#### Fragmento del texto:

----------------

El 22 de noviembre, el asalto nacional sobre Madrid había sido rechazado por una población que se defendía ardorosamente en el medio urbano y que contaba con el apoyo de la primera de las brigadas Internacionales[30]. Al día siguiente Franco viajó desde Salamanca hasta Leganés e informó a sus generales y oficiales de que no cabía otra opción que abandonar el ataque frontal. Tuvo la fortuna de que las tropas republicanas de la capital también estuvieran agoladas y fueran incapaces de lanzar una contraofensiva. Si lo hubieran hecho, quizá hubieran podido cambiar la suerte de las armas en su favor. Pero antes de que la República pudiera recuperar sus fuerzas, las exhaustas tropas de Franco recibirían masivos refuerzos enviados desde la Italia fascista. Mussolini tenía crecientes dudas sobre la planificación estratégica del Generalísimo. Sin embargo, se había comprometido demasiado con la causa nacional como para permitir la derrota de Franco[31]. Los alemanes también se enfrentaban «con la decisión de salir de España o enviar más fuerzas allí»[32]. Era un dilema que Franco había de explotar a su favor con habilidad.
El fracaso del asalto de Madrid dejó a Franco bastante indeciso frente a lo que empezaba a ser una compleja guerra de maniobras. A juicio del general Faupel, por aquellas fechas «su formación y experiencia militar no le hacen adecuado para la dirección de las operaciones en la escala actual»[33]. Al final, tras considerable vacilación, Franco decidió adoptar una estrategia de cerco indirecto, utilizando como vía de ataque a la capital la carretera de La Coruña, en el noroeste[34]. En medio de un clima adverso se libraron sangrientas batallas por pequeñas poblaciones del área. El comandante italiano en España, general Mario Roatta, también se quejó entonces a Roma de que el Estado Mayor del Generalísimo era incapaz de planificar una operación apropiada para una guerra en gran escala[35]. Una vez que el frente se hubo estabilizado el 15 de enero de 1937, cada bando había perdido en torno a 15 000 hombres[36]. Los reiterados esfuerzos por tomar Madrid habían diezmado severamente a las fuerzas de Franco. Los republicanos se habían atrincherado sólidamente en la zona. Franco tuvo la fortuna de que careciesen de fuerzas para pasar a la ofensiva contra unas líneas excesivamente dilatadas y de que pronto llegaran los refuerzos italianos.

----------------

[Fragmentos de un conjunto de datos espaciales]
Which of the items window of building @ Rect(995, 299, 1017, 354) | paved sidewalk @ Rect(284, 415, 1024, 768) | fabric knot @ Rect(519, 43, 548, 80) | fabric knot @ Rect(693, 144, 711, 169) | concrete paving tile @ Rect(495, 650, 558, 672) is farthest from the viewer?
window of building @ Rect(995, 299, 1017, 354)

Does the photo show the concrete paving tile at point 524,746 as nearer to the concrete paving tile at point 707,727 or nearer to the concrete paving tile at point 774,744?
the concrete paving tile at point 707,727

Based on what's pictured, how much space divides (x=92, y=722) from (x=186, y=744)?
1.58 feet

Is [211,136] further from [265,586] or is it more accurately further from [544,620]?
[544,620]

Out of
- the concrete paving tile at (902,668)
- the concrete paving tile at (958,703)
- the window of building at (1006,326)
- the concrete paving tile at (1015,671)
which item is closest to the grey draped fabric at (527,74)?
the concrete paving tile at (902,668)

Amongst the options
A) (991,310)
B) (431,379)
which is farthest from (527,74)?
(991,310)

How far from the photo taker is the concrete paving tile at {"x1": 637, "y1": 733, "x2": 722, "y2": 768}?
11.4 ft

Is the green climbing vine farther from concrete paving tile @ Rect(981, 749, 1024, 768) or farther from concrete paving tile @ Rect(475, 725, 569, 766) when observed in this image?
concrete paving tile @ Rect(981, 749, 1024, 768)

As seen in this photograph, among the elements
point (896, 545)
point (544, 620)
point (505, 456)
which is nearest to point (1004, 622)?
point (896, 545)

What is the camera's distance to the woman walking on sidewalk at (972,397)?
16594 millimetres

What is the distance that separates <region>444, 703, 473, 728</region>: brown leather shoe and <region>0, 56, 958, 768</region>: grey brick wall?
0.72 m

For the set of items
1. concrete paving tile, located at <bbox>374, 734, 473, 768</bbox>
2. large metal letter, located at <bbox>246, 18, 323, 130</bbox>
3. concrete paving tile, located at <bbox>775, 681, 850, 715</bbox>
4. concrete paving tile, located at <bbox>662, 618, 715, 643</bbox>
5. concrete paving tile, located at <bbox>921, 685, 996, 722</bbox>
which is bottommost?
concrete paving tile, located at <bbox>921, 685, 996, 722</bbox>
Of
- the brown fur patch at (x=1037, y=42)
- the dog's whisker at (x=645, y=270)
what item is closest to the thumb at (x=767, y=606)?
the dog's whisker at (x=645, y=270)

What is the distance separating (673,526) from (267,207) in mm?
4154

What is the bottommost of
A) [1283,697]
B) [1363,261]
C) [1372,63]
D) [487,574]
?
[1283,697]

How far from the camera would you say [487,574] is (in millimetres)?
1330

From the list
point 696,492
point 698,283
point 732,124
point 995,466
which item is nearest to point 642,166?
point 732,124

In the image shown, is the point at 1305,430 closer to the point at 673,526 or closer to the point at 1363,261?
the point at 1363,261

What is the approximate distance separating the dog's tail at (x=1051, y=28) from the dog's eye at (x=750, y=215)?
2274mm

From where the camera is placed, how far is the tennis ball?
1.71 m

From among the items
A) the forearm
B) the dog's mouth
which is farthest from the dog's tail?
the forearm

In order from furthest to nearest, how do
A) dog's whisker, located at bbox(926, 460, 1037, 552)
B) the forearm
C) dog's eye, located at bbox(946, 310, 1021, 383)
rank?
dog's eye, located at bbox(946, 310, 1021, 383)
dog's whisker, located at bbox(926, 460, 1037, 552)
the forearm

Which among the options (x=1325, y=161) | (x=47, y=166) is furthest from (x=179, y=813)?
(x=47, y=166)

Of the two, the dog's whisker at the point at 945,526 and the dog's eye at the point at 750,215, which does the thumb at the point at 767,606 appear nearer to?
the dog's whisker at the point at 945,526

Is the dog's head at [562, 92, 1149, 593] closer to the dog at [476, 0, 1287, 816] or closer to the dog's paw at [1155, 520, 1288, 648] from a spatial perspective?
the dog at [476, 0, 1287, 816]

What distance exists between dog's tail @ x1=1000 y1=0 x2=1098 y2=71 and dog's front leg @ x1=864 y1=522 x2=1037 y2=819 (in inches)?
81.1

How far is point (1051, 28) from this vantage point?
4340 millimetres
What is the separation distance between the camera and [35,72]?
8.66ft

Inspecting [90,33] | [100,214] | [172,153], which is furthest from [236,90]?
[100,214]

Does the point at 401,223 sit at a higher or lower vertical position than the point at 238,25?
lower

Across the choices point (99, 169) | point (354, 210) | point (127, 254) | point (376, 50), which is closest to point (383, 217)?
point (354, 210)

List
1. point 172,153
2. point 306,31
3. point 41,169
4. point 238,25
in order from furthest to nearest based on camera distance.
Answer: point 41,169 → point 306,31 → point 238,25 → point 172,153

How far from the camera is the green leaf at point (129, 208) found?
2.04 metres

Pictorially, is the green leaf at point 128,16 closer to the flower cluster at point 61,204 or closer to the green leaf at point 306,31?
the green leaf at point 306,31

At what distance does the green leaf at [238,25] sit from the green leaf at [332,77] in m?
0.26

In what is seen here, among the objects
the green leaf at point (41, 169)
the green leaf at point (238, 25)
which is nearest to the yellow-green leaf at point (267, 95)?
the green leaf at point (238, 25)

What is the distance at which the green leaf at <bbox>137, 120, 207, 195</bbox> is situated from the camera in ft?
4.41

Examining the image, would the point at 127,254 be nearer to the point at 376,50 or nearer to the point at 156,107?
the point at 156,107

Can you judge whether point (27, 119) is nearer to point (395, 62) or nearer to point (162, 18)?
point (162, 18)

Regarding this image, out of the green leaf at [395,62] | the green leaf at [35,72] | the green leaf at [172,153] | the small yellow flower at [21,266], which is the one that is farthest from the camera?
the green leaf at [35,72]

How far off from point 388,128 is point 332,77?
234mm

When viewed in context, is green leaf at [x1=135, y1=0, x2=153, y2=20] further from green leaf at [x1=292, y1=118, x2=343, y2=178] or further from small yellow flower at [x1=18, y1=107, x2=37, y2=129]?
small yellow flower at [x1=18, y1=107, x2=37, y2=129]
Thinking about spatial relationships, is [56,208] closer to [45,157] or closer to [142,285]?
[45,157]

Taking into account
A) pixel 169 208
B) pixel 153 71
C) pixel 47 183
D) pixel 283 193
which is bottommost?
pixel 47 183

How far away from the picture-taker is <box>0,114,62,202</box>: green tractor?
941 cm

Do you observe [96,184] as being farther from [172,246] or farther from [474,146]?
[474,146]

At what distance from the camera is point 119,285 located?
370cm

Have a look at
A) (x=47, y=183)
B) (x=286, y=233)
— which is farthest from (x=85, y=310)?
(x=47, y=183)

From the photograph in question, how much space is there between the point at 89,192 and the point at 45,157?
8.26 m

----------------

#### Problema planteado:
Por favor, convierte en una lista el párrafo del fragmento que comienza «El fracaso del asalto de Madrid», sin perder sus datos principales.

#### Respuesta del ejercicio:
- Tras el fracaso del asalto a Madrid, Franco quedó bastante indeciso ante una guerra de maniobras que empezaba a ser compleja.
- El general Faupel consideró que la formación y la experiencia militar de Franco no lo hacían adecuado para dirigir operaciones a esa escala.
- Después de mucha vacilación, Franco adoptó una estrategia de cerco indirecto y usó la carretera de La Coruña, en el noroeste, como vía de ataque a la capital.
- Con un clima adverso, se libraron sangrientas batallas por pequeñas poblaciones de la zona.
- El general Mario Roatta, comandante italiano en España, se quejó a Roma de que el Estado Mayor del Generalísimo no sabía planificar una operación apropiada para una guerra en gran escala.
- Cuando el frente se estabilizó el 15 de enero de 1937, cada bando había perdido unos 15 000 hombres.
- Los reiterados intentos de tomar Madrid diezmaron a las fuerzas de Franco, mientras los republicanos se atrincheraron sólidamente en la zona.
- Franco tuvo la fortuna de que los republicanos carecieran de fuerzas para atacar sus líneas, excesivamente dilatadas, y de que pronto llegaran refuerzos italianos.